Ye Li, PhD ’15
Ye’s research focuses on the development of operating system kernels for real-time and embedded computing. His PhD is on the design of the Quest-V separation kernel for mixed-criticality systems, which he has been co-developing with his advisor, Prof. Rich West, and other systems students. Ye’s contribution is on the use of hardware virtualization techniques to sandbox and, hence, separate components of a system into different criticality domains. The resulting Quest-V system takes a radically different system structure to normal OSes: rather than being an SMP-based system with one image running on every core, it looks like a chip-level distributed system. CPU, memory and I/O resources are partitioned amongst sandbox domains that manage resources directly without hypervisor (or virtual machine monitor) intervention. This makes the system far more efficient than with traditional hypervisor-based systems. Ye has also contributed to the design and development of secure and predictable inter-sandbox communication techniques. Application use-cases for such a system include automotive, avionics, healthcare, factory automation and robotics, where safety-critical system components must be separated so that failures and timing violations do not have global, and potentially catastrophic, consequences. Ye has led or been co-author on papers in top conferences for his area, including RTSS 2014, VEE 2014, PACT 2014, and RTAS (2013 and 2011), amongst others. His work has also been submitted to ACM TOCS and USENIX ATC, where it is currently under review.
Danna Gurari, PhD ’15
Danna Gurari’s research focuses on computer vision and human computation. Human computation is an emerging branch of computer science that concerns the design and analysis of computing systems in which humans participate as computing elements. Danna’s research contributions have solved problems at the intersection of computer vision, crowd sourcing, and biomedical user interface design. The excitement in the research community for Danna’s work is maybe best exemplified by the “Best Paper Awards” that two of her first-authored papers have received. Most recently, she was awarded an “Innovative Idea Award” for her work on bootstrapping automated image segmentation methods with crowdsourced initializations to significantly improve the performance of these methods. Danna’s human computation system produced the outlines of living cells in microscopy images with expert-level accuracy. The potential impact of this work is immense: Annotating the outline of regions of interest in images, i.e., “segmentation,” is a very common and extremely time-consuming manual task for scientists working with image or video data. Danna demonstrated, for the first time in the literature, that a well-designed human-computation system can include internet workers without domain-specific training in reliably taking on the role of experts in various biomedical segmentation tasks. In her award winning 2013 WACV paper, Danna introduced the first human computation system to address the problem of segmentation in biomedical image analysis with a collection of multiple algorithms. She showed how to obtain project-specific performance indicators in a principled way that links annotation tools, fusion methods, and evaluation algorithms into a unified system. Danna has made the source code of all her work available on the internet. She has also contributed new image libraries for benchmarking. In addition to papers in WACV 2013 and 2015, Danna has published in Collective Intelligence 2015, HCOMP 2014, MICCAI IMIC 2014, BSA 2014, MICCAI 2012, and IHCI 2011.

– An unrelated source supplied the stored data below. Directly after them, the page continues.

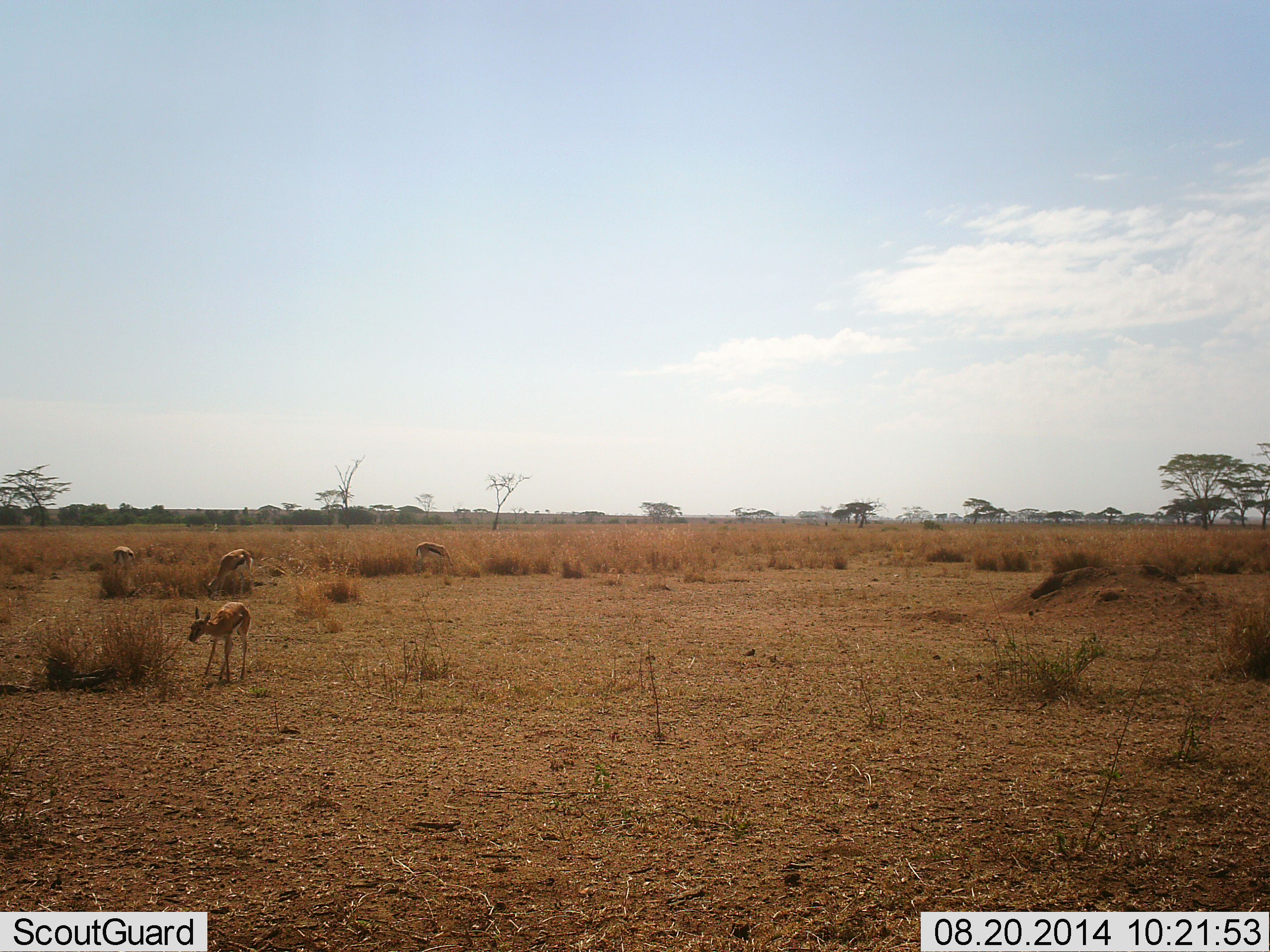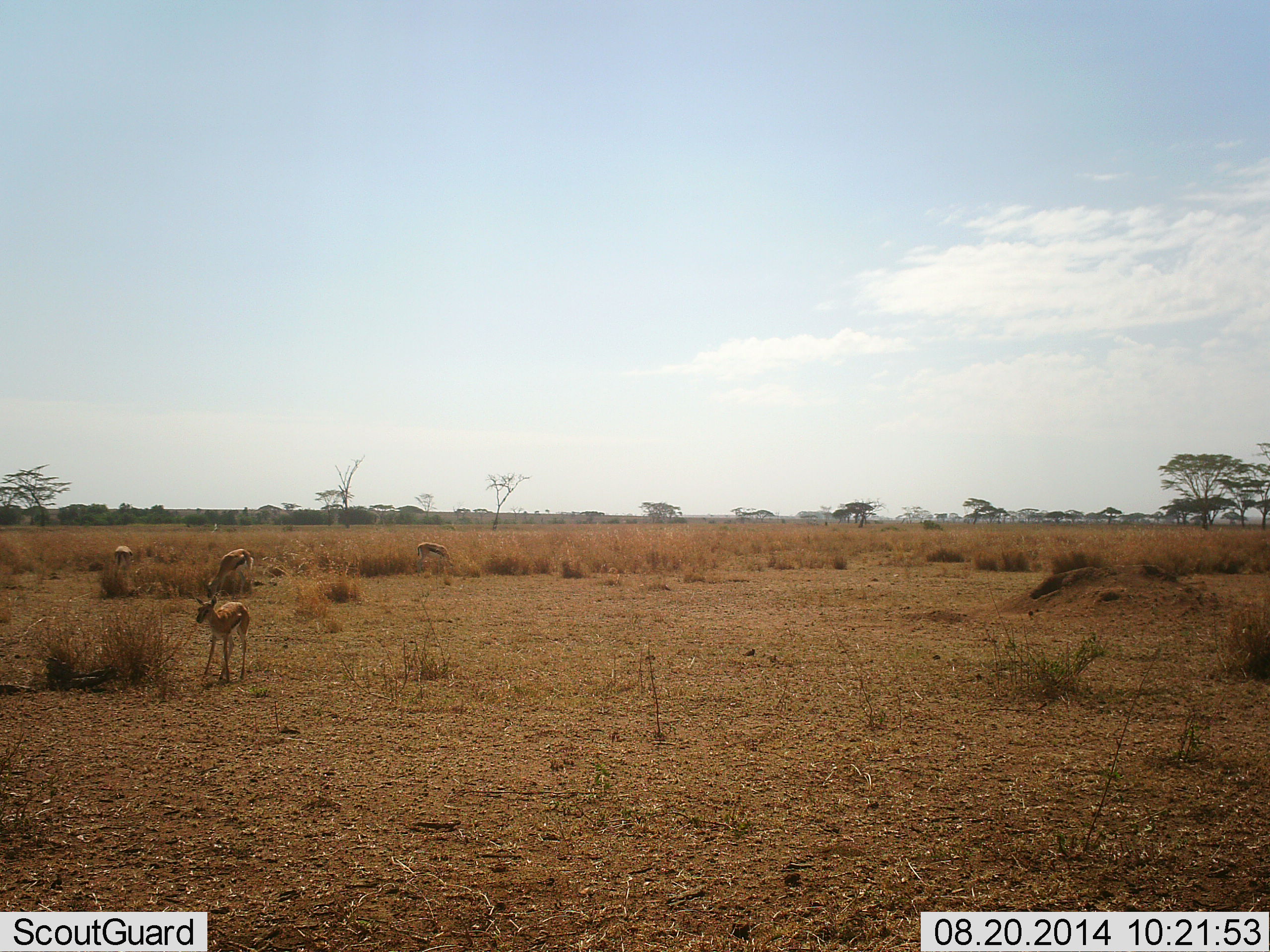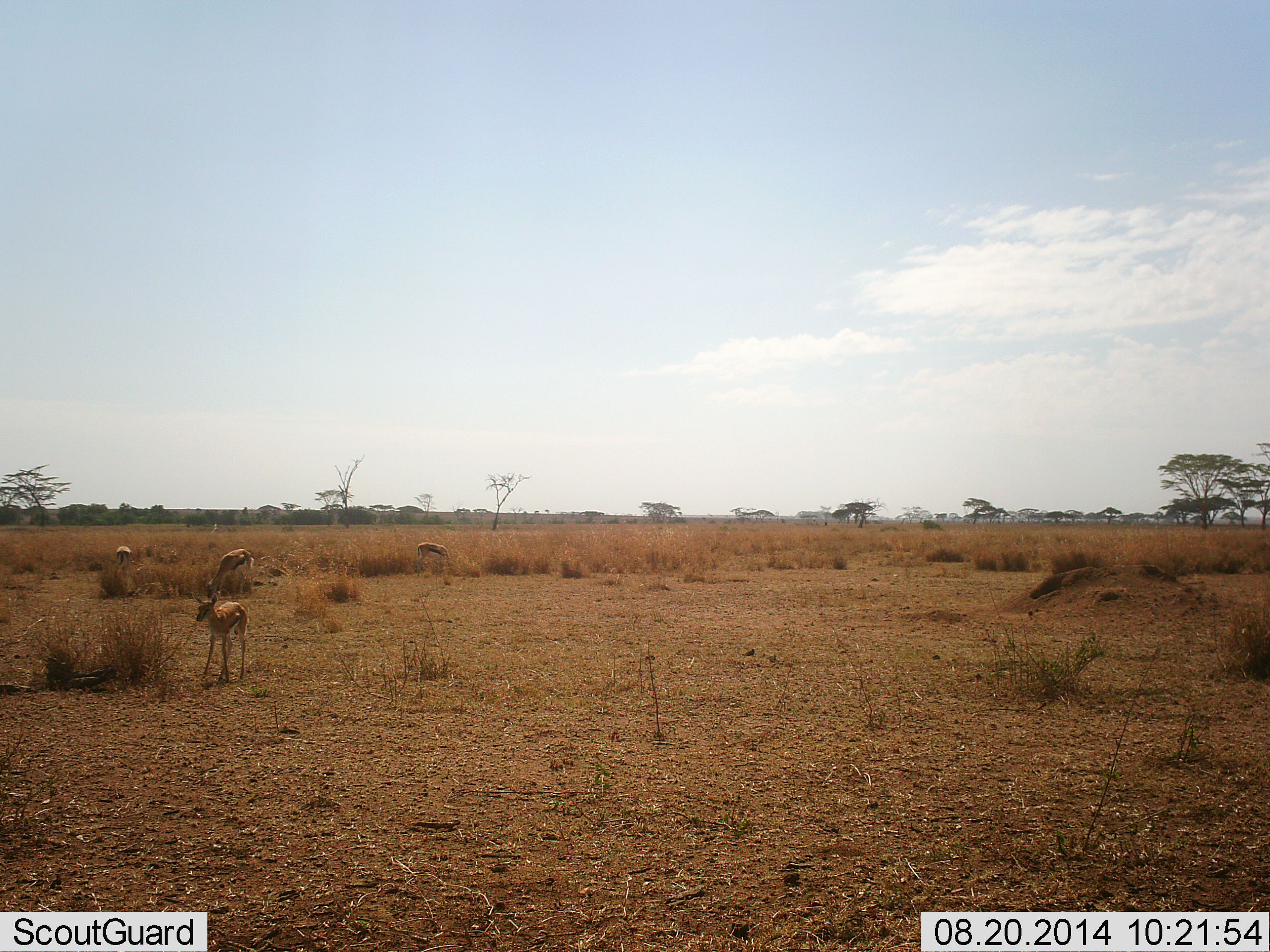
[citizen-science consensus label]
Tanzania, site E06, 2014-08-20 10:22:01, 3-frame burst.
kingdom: Animalia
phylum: Chordata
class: Mammalia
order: Artiodactyla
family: Bovidae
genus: Eudorcas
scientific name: Eudorcas thomsonii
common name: thomson's gazelle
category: gazellethomsons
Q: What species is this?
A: Gazellethomsons (thomson's gazelle) (Eudorcas thomsonii).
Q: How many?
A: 4.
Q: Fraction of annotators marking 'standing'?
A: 70%.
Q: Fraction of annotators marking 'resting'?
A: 0%.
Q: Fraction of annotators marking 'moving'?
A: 20%.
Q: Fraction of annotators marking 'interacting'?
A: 0%.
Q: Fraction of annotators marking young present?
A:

Dimitrios Papadopoulos, PhD ’16
Dimitrios Papadopoulos has gone from ‘strength to strength;’ last year he had FIVE papers in top conferences, and he is a leader and role model in our BUSEC group. Dimitrios participated in various research projects that resulted in five publications at top cryptography, security and data management conferences, namely, PKC’14, Usenix Security’14, ACM CCS’14, NDSS’15 and VLDB’15. His PKC, CCS and VLBD papers correspond to core works for his thesis with contributions performed mostly by him. His Usenix and NDSS papers are also related to his thesis topic, with significant pieces of the work contributed by him. The NDSS paper has high potential to have practical impact on DNS security. Dimitrios currently participates in a number of research projects that will very likely result in more high-quality publications.